* Aim
Express the items below as a two-column CSV with the headers "query" and "response", giving one row per item with its text and its answer, each in a single quoted field with line breaks replaced by spaces. Leave the pictures out.

[Items from a spatial question set]
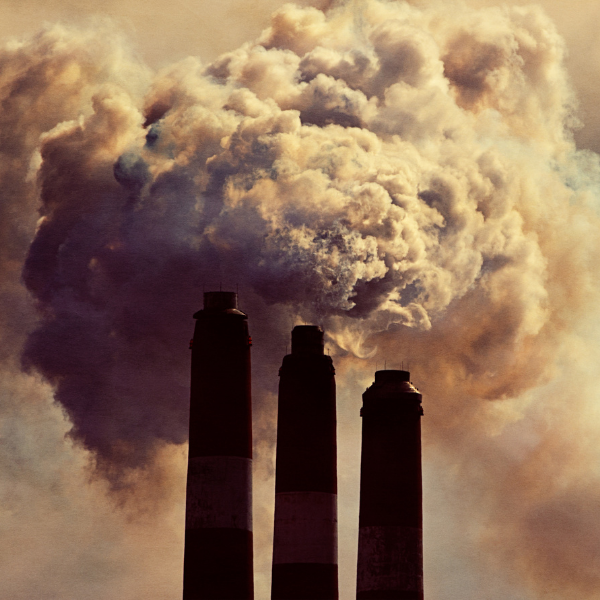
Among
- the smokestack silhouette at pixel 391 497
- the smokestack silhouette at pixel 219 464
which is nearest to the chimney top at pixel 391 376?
the smokestack silhouette at pixel 391 497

* Exercise result
query,response
"Among - the smokestack silhouette at pixel 391 497 - the smokestack silhouette at pixel 219 464 which is nearest to the chimney top at pixel 391 376?","the smokestack silhouette at pixel 391 497"